Proceedings Article | 28 October 2006
KEYWORDS: Vegetation, Data modeling, Solar radiation models, Remote sensing, Atmospheric modeling, Image processing, Temperature metrology, Ecosystems, Meteorology, Satellites
Terrestrial net primary production (NPP), as an important component of carbon cycle on land, not only indicates directly the production level of vegetation community on land, but also shows the status of terrestrial ecosystem. What's more, NPP is also a determinant of carbon sinks on land and a key regulator of ecological processes, including interactions among tropic levels. In the study, three existing models are combined with each other to assess net primary production in Haihe Basin, China. The photosynthetically active radiation (PAR) model of Monteith is used for the calculation of absorbed photosynthetically active radiation (APAR), the light utilization efficiency model of Potter et al. is used for determining the light utilization efficiency, and the surface energy balance system (SEBS) of Su is used into Potter's model to describe water stress in land wetness conditions. To assess NPP, We use NOAA-AVHRR data from November 2003 to September 2004 and the corresponding daily data of temperature and hours of sunshine obtained from meteorological stations in Haihe Basin, China.
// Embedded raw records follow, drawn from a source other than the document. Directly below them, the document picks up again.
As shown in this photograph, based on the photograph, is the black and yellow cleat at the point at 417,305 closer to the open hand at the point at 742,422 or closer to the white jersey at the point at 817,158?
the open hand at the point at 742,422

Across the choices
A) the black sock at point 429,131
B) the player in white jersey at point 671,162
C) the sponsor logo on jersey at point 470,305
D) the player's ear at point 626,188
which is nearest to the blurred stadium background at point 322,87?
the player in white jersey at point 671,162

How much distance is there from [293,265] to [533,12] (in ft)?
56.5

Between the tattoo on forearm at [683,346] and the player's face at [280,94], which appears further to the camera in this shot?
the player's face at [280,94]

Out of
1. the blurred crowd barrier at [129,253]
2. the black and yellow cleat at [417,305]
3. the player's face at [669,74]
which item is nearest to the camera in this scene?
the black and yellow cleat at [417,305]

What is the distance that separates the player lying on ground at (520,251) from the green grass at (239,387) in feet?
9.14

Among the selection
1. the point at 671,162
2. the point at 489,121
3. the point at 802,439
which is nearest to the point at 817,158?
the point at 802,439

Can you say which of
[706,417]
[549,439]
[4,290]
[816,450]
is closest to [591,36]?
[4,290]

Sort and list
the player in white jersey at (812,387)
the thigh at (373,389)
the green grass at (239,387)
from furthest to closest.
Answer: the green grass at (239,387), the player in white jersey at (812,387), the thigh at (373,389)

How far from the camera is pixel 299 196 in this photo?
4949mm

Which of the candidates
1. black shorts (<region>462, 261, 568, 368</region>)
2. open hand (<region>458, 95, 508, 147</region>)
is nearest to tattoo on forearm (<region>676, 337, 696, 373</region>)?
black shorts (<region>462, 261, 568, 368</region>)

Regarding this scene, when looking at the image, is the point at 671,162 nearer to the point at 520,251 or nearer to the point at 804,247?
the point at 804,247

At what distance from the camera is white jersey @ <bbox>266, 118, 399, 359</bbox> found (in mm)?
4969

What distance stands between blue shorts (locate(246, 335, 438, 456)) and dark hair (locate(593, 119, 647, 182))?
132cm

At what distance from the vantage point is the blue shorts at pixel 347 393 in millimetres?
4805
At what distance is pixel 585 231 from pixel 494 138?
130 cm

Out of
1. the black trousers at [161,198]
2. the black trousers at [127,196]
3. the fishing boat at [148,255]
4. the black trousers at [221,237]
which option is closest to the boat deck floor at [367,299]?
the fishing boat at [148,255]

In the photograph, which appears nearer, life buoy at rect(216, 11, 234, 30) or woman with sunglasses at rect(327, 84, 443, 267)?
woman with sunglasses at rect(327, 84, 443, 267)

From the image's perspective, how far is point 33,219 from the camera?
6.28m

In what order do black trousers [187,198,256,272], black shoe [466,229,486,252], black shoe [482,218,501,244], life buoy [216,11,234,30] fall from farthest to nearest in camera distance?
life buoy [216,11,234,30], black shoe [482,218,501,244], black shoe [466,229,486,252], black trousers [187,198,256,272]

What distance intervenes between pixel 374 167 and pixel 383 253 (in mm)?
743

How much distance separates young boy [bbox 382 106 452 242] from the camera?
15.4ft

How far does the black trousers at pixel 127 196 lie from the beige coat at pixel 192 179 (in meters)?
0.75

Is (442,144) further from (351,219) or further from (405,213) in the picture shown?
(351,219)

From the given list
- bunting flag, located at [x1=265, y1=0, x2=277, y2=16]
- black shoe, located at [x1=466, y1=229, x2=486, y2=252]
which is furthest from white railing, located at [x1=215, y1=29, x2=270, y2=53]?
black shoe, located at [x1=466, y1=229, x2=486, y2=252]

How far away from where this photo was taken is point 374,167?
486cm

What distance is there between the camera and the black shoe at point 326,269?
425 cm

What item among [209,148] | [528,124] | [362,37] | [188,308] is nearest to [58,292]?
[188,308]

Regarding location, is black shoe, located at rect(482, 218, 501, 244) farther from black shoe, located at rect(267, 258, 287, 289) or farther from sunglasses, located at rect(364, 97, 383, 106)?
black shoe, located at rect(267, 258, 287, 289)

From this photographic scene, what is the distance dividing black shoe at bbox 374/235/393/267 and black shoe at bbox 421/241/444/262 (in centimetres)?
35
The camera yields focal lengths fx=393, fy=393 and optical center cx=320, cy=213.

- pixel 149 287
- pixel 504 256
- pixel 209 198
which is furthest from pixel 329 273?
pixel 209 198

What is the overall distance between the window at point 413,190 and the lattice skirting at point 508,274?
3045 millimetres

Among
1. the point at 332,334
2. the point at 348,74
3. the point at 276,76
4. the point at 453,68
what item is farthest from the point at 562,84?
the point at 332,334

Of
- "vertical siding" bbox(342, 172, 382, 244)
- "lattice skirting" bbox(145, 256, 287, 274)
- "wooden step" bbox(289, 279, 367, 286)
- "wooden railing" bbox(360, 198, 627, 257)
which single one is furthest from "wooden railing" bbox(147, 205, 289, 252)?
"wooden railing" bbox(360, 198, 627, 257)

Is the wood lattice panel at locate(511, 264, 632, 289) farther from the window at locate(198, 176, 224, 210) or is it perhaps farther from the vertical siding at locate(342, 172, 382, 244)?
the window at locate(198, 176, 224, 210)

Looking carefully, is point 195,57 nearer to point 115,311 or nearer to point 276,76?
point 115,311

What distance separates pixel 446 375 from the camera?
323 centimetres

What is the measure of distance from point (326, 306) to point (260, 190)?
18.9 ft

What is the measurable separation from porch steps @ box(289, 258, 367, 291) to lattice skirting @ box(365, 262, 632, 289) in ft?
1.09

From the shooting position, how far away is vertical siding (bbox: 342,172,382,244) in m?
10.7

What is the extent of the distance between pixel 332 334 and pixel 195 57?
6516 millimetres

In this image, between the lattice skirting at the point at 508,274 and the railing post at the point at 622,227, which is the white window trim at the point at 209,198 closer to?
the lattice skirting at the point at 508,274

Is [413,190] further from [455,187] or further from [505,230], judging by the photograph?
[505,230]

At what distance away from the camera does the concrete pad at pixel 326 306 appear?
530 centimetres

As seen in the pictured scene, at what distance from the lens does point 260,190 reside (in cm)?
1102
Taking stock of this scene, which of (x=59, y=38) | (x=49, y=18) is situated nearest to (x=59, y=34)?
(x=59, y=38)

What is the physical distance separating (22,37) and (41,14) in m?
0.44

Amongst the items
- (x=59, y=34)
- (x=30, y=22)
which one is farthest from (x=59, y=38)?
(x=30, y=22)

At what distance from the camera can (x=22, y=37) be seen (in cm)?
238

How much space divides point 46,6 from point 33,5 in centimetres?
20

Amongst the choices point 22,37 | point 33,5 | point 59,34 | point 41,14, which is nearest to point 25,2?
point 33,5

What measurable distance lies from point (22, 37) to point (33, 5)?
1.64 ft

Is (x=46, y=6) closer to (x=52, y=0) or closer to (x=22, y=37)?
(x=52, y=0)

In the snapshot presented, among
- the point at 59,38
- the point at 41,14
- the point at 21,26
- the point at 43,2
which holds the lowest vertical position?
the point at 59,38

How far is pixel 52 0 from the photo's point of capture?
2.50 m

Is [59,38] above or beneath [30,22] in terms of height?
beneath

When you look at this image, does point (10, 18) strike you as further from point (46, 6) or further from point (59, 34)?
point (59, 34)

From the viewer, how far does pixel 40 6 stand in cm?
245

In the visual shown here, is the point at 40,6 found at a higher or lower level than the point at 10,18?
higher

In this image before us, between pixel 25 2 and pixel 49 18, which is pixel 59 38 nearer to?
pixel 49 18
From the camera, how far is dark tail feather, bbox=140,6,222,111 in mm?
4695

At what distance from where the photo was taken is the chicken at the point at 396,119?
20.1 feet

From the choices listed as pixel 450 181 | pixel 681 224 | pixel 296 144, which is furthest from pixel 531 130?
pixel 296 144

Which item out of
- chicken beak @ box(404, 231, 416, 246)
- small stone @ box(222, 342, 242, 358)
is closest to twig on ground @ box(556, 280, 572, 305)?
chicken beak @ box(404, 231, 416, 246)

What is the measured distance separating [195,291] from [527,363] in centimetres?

After atmospheric, geometrical and radiant corrections, every ten days NOAA data are processed to become an image of NDVI by means of the maximal value composition method (MVC) in order to eliminate some noises. Using these data, we compute NPP in spring season and spring season of 2004 in Haihe Basin, China. The result shows, in Haihe Basin, NPP for spring season is averaged to 336.10gC•m-2, and 709.16 gC•m-2 for autumn season. In spatial distribution, NPP is greater in both ends than in middle for spring season, and decrease increasingly from north to south for autumn season. Future work should rely on the integration of high and low resolution images to assess net primary production, which will probably have more accurately estimation.